Is House Hype Over the Constitution Real?
When Rep. Newt Gingrich (R-Ga.) was sworn in as Speaker of the House in January 1995, he delivered a remarkable acceptance speech, replete with a suggested reading list for his colleagues that included the Constitution and the Federalist Papers. When Rep. John Boehner (R-Ohio) was sworn in as Speaker on Jan. 5, he did Gingrich two better with directives that not only required the reading of the Constitution in the House chamber the following day but also required Members to submit constitutional authority statements with every bill that they introduce.
All this constitutional hype can be directly attributed to the tea party movement's effect on the 2010 elections and makeup of the new Congress. A central theme of the movement has been its call for a return to limited government grounded in the spirit and letter of the Constitution.
These two early bows to the Constitution have already been dismissed by some as symbolic gestures to appease the restive tea partyers who want to see instant results in the new Congress. I am not so cynical, but I do offer a few cautionary flags and caveats about this new constitutionalism.
Forcing Members of Congress to stop and think before they act is always preferable to visceral legislative eruptions. Thinking about how a legislative idea conforms to Congress' constitutional authority is especially advisable before drafting and introducing a bill.

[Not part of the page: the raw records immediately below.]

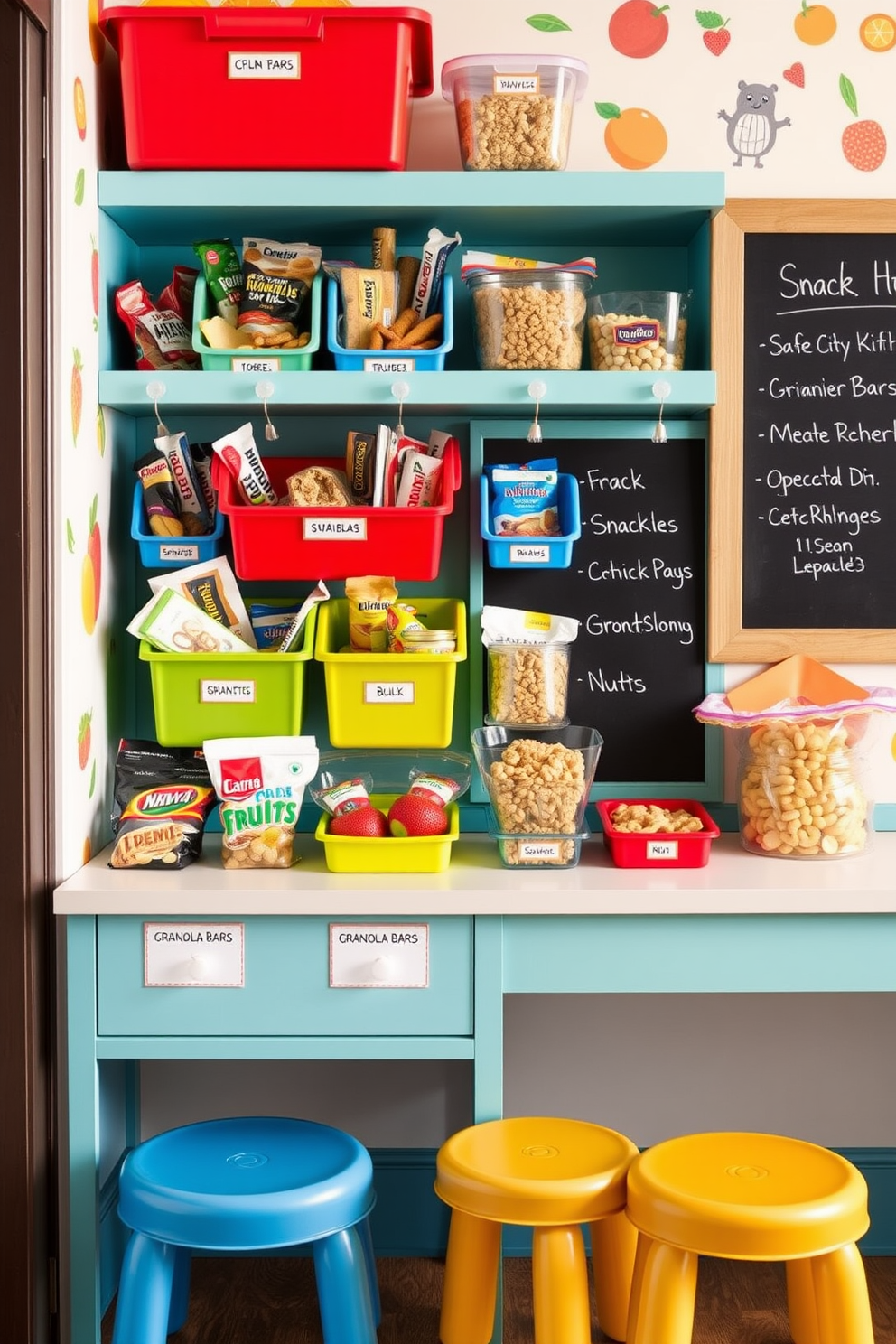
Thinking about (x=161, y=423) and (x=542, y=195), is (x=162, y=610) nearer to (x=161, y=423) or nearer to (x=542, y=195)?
(x=161, y=423)

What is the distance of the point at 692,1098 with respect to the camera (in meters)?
2.52

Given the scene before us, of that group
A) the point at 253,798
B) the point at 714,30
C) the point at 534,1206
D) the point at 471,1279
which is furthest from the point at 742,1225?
the point at 714,30

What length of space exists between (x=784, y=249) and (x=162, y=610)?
1.31 m

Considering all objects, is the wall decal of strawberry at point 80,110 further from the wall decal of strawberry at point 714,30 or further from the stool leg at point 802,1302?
the stool leg at point 802,1302

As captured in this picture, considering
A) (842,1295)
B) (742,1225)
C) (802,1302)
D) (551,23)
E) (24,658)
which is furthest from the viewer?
(551,23)

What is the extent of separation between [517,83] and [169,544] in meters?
0.98

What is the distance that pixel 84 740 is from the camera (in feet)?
6.98

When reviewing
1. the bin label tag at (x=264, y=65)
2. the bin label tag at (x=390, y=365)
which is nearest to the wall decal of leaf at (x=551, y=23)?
the bin label tag at (x=264, y=65)

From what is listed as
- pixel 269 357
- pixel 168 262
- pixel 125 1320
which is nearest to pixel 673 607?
pixel 269 357

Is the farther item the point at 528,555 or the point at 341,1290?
the point at 528,555

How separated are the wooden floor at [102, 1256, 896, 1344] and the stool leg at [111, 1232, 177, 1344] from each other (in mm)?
409

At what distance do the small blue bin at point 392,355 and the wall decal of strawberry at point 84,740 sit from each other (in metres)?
0.74

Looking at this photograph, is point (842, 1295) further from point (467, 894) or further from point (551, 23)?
point (551, 23)

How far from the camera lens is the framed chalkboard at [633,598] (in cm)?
242
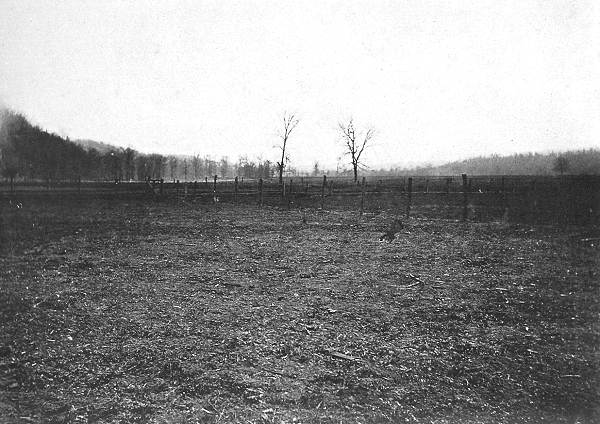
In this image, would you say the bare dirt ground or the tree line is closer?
the bare dirt ground

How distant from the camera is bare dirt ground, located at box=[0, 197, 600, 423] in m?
3.33

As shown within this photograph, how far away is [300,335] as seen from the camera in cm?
472

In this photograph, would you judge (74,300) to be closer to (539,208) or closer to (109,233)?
(109,233)

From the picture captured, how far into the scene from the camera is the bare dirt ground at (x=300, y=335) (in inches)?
131

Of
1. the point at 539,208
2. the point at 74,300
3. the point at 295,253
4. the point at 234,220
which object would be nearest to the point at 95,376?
the point at 74,300

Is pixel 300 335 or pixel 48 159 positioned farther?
pixel 48 159

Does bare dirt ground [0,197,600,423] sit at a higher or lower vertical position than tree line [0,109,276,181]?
lower

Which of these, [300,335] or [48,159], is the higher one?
[48,159]

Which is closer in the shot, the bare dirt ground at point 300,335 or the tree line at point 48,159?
the bare dirt ground at point 300,335

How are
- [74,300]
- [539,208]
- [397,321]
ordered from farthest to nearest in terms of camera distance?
[539,208]
[74,300]
[397,321]

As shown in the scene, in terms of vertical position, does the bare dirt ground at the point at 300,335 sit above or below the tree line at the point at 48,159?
below

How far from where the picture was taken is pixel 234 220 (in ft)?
53.2

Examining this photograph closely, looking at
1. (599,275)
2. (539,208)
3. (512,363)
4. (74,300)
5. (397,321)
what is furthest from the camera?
(539,208)

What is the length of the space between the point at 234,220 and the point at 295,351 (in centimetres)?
1233
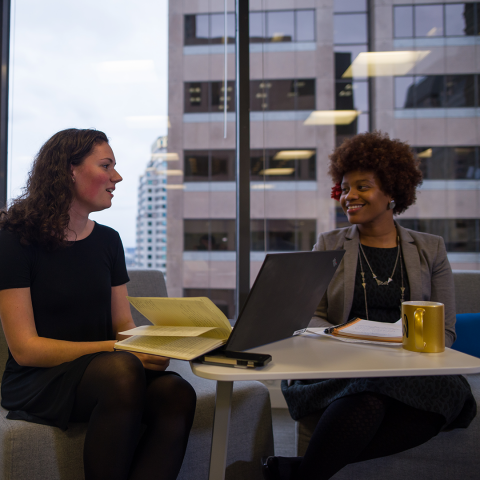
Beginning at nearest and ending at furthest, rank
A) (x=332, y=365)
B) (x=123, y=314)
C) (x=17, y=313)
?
(x=332, y=365), (x=17, y=313), (x=123, y=314)

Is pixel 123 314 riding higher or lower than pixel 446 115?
lower

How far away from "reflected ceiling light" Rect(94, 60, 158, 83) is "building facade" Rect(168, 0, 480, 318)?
5.7 inches

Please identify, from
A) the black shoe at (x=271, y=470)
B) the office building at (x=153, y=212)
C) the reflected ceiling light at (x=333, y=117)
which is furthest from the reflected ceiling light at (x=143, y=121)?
the black shoe at (x=271, y=470)

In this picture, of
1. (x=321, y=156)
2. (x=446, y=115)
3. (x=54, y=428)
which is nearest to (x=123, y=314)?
(x=54, y=428)

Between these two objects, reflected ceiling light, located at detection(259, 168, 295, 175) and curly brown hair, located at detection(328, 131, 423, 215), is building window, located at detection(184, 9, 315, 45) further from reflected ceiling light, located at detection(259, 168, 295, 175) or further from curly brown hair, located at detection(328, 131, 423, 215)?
curly brown hair, located at detection(328, 131, 423, 215)

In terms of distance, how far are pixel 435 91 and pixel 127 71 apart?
2.00 metres

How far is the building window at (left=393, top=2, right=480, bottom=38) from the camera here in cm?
285

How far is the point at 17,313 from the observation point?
1163 millimetres

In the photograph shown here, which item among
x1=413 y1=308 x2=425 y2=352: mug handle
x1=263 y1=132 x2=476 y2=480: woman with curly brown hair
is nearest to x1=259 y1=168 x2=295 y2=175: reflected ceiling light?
x1=263 y1=132 x2=476 y2=480: woman with curly brown hair

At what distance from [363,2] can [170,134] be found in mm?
1540

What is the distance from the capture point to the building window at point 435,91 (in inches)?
112

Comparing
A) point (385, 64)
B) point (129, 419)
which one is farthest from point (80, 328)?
point (385, 64)

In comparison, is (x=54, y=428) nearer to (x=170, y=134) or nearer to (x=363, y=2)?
(x=170, y=134)

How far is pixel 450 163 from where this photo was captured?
2846mm
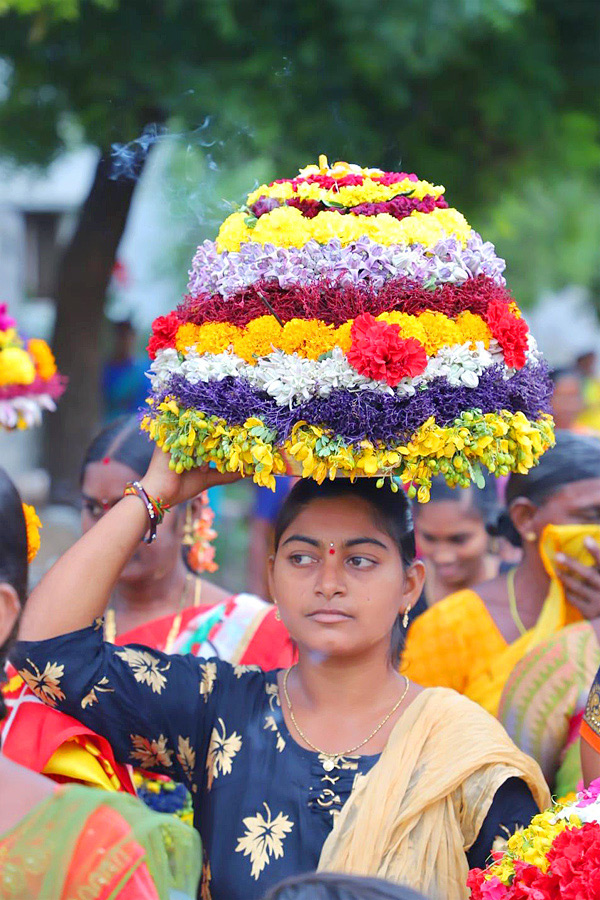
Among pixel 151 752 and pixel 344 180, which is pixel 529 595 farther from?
pixel 344 180

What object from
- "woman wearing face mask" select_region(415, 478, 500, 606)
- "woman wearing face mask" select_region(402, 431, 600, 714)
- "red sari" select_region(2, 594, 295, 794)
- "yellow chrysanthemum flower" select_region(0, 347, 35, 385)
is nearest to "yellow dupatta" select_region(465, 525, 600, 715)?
"woman wearing face mask" select_region(402, 431, 600, 714)

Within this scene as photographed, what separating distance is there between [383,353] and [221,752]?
3.45 ft

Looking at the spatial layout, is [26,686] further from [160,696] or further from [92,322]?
[92,322]

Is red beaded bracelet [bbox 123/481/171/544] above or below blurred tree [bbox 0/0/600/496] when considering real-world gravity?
below

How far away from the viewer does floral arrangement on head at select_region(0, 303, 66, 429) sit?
483 centimetres

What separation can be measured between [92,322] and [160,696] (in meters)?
6.55

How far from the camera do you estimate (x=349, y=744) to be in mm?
2742

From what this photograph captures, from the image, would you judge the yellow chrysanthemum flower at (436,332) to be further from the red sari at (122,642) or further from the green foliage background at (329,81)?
Result: the green foliage background at (329,81)

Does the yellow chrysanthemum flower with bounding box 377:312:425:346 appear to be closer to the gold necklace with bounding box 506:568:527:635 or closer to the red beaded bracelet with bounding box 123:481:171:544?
the red beaded bracelet with bounding box 123:481:171:544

The Republican leadership circulated a five-page memo to Members and staff in mid-December on how to implement the new rule. The memo included a "Constitutional Authority Statement" form, along with examples of how the statements might be worded, e.g., "This bill is enacted pursuant to the power granted to Congress under Article I, Section 8, Clause 3 of the United States Constitution." Members are required to sign the statements, which will then appear in the Congressional Record.
The memo indicates that the Office of Legislative Counsel will provide Members with the properly formatted statement forms, but "it is the responsibility of the bill sponsor to determine what authorities they wish to cite and to provide that information to the Legislative Counsel staff." In other words, do your own homework.

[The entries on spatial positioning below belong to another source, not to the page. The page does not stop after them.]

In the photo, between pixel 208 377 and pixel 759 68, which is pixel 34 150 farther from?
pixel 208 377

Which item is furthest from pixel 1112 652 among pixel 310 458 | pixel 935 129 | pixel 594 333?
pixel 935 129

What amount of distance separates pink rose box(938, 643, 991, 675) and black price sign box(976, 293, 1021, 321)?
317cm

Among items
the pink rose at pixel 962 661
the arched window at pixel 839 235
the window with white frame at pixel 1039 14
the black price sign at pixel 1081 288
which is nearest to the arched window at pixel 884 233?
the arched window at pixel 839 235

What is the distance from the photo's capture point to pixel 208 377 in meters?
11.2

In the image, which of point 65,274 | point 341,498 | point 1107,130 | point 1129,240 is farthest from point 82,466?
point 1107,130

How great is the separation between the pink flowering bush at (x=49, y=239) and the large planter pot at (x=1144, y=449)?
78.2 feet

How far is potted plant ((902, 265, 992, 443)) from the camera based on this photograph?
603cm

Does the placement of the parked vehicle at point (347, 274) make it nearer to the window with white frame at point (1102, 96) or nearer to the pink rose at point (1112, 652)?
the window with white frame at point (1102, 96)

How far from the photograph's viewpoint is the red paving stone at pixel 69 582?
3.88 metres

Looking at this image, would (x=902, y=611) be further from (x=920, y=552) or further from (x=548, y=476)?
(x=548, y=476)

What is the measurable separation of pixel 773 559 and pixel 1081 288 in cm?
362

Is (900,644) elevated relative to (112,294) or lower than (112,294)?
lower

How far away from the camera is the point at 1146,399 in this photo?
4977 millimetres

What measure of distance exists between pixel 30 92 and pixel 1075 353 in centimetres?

To assist with that homework, the memo lists several resources, including the Congressional Research Service's "Annotated Guide to the Constitution." There, some Members (and tea partyers) may be surprised to learn that Congress' power under Article I, Section 8, Clause 1, to tax, spend and "provide for the...general welfare" is "not limited to the direct grants of legislative power found in the Constitution" (U.S. v. Butler, 1936). As the guide notes, Alexander Hamilton ultimately prevailed over James Madison in their disagreement over the clause, and it has long been used to justify such things as "internal improvements" and grants-in-aid to the states.
I am baffled over why Boehner's new rule abolishes the existing requirement, adopted in 1997, that committee reports on bills contain constitutional authority statements. As we all know, bills that emerge from committees sometimes differ radically from the introduced versions — often including entirely new subject matter and governmental authorities. That is where the legislative rubber really meets the constitutional road. Will the real omnibus driver please stand up?
I asked one of this town's pre-eminent constitutional scholars, Louis Fisher, a resident scholar at the Constitution Project, what he thought of the new rule. He expressed skepticism about the value of the authority statements.
"How will the Constitution be safeguarded when lawmakers simply justify a bill by saying it is within the taxing power, the commerce power, the spending power...?" he asked. "Those phrases are far too vague and will mean nothing to constituents."
What concerns Fisher (and me) more is whether Congress' newfound interest in the Constitution will be limited to the legitimacy of legislation or will it extend to rethinking the relationship between the branches. Fisher has long lamented that Congress has ceded too much power to the executive branch over the past several decades on such matters as oversight of agencies and programs, war powers and budgeting.
Getting back to Gingrich's reading list for the 104th Congress, it is ironic that he apparently forgot his own advice about reading the Constitution. In his book, "Lessons Learned the Hard Way," published two years after he became Speaker, Gingrich confessed one of the main lessons that he learned from the problems he encountered was that, "We had not only failed to take into account the ability of the Senate to delay us and obstruct us, but we had much too cavalierly underrated the power of the President." In other words, they blithely ignored half of Article I and all of Article 2.
Similarly, the constitutional lesson that the new Republican majority in the House must relearn is how to govern institutionally, taking into account the legitimate interests, concerns and priorities of the Senate and president while asserting the rights and responsibilities of the House. That is something the tea party movement will also come to appreciate about governing a country.